All of this parsing of activity in the brain does have implications for how behaviors are viewed.   Dopamine has been recognized as the neurotransmitter most relevant for addiction.  (All drugs that lead to compulsive use induce dopamine release.)  Addiction happens when the motivational system gets captured by a drug.  Although a drug might initially be taken for its impact on mood (the drug either relieves pain or produces pleasure), affective consequences of the drug cannot explain addiction.  Addicts use because they are compelled.  The affective consequences are irrelevant.  The story on how the dopamine system gets captured by a drug and how recovery can be achieved is also pretty interesting.  This story is told in Chapter 8 and will wait for another blog.

Major depression involves both a diminution of motivation and a decrease in pleasure.

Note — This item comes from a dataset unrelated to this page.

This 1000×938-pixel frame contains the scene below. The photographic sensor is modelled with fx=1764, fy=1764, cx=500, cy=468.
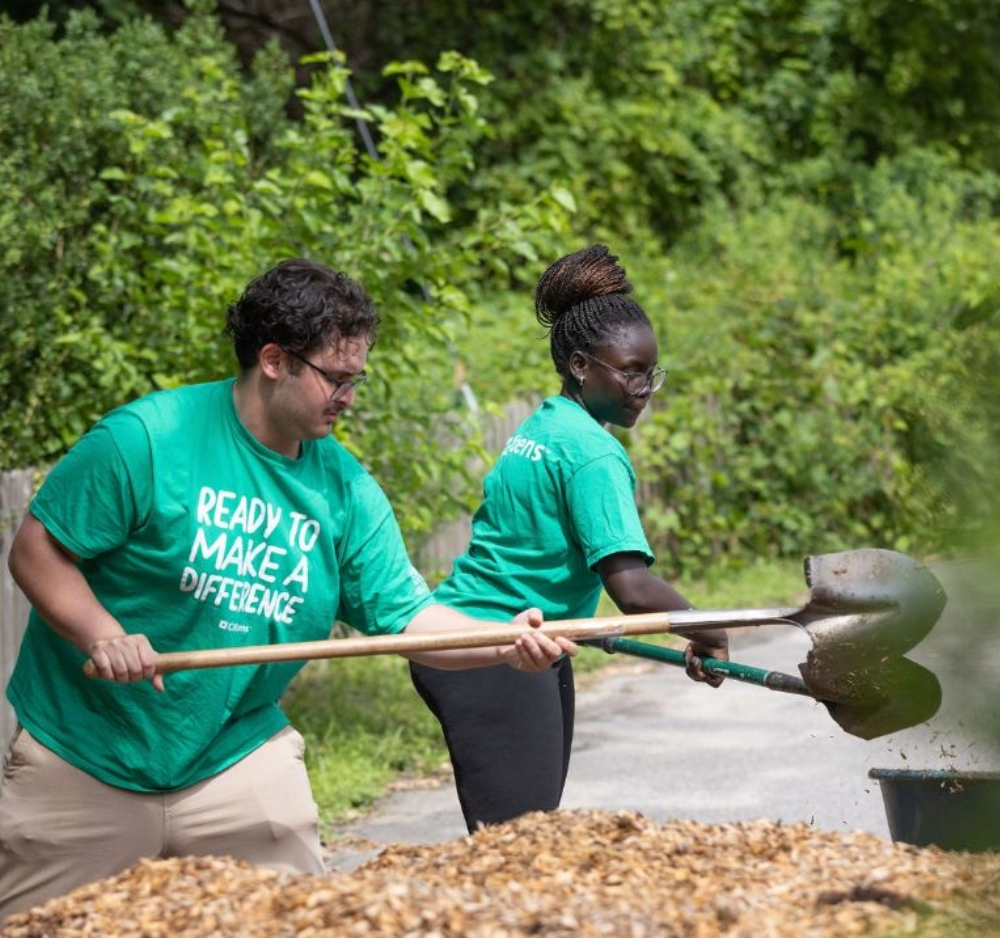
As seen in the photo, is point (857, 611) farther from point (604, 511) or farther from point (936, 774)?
point (604, 511)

Being able to distinguish these two components of “depression” anatomically allows researchers to ask whether various environmental manipulations or chemical interventions will have differential effects on each dimension.  In fact, making an animal’s environment less formidable and more predictable enhances the activity of all the pleasure structures, although this manipulation does not affect motivated behavior.  Perhaps, in the future, the distinctions, which are obvious to neuroscientists, will penetrate the thinking of the lay public.

Berridge, K. C., & Kringelbach, M. L. (2015).  Pleasure systems in the brain. Neuron, 86, 646-664.